Aim of the task
Rewrite the stretch of items from the line containing "How much intervening" through the end of the items, substituting "farthest" for "furthest" and changing nothing else.

Saved data entries:
▼
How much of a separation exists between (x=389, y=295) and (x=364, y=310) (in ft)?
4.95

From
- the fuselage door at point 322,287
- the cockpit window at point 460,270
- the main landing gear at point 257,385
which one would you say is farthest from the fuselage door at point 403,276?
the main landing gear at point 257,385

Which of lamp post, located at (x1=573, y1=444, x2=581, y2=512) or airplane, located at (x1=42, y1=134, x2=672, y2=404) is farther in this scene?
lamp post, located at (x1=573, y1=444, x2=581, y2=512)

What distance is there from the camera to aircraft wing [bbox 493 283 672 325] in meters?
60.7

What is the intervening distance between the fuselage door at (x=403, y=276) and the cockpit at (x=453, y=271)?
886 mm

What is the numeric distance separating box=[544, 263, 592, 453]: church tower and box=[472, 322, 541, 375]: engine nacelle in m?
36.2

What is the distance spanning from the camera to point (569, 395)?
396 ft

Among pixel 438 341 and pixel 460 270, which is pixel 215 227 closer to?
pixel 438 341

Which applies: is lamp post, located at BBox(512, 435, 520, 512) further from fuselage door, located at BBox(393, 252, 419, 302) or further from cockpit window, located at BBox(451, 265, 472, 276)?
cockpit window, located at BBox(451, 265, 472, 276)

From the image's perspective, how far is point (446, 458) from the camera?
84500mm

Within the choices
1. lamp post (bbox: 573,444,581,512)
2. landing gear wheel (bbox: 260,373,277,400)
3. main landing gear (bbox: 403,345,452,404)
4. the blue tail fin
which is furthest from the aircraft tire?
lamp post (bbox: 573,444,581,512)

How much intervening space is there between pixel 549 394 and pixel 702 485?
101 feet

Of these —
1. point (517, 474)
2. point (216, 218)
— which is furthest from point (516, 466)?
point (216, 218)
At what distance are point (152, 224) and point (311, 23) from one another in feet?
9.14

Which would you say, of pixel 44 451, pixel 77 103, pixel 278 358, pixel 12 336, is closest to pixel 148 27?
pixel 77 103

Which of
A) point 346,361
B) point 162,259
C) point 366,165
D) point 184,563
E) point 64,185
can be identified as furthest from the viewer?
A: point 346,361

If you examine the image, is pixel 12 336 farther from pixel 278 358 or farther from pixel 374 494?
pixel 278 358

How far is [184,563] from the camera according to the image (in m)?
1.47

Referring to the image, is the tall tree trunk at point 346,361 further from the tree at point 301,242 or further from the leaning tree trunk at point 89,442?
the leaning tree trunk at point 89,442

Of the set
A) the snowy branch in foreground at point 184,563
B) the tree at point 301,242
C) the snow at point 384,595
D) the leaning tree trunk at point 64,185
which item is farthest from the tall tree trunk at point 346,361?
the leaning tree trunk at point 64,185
▲
Exercise result
How much intervening space is there between pixel 549 394 and pixel 702 485?
101 feet

Of these —
1. point (517, 474)
2. point (216, 218)
— which is farthest from point (516, 466)?
point (216, 218)
At what distance are point (152, 224) and point (311, 23) from one another in feet?
9.14

Which would you say, of pixel 44 451, pixel 77 103, pixel 278 358, pixel 12 336, is closest to pixel 148 27?
pixel 77 103

Which of
A) point 346,361
B) point 162,259
C) point 366,165
D) point 184,563
E) point 64,185
can be identified as farthest from the viewer?
A: point 346,361

If you examine the image, is pixel 12 336 farther from pixel 278 358 or farther from pixel 374 494?
pixel 278 358

How far is [184,563] from the camera according to the image (in m)?
1.47

Referring to the image, is the tall tree trunk at point 346,361 further from the tree at point 301,242 or further from the leaning tree trunk at point 89,442?
the leaning tree trunk at point 89,442

Of the set
A) the snowy branch in foreground at point 184,563
B) the tree at point 301,242
C) the snow at point 384,595
D) the leaning tree trunk at point 64,185
which item is farthest from the tall tree trunk at point 346,361?
the leaning tree trunk at point 64,185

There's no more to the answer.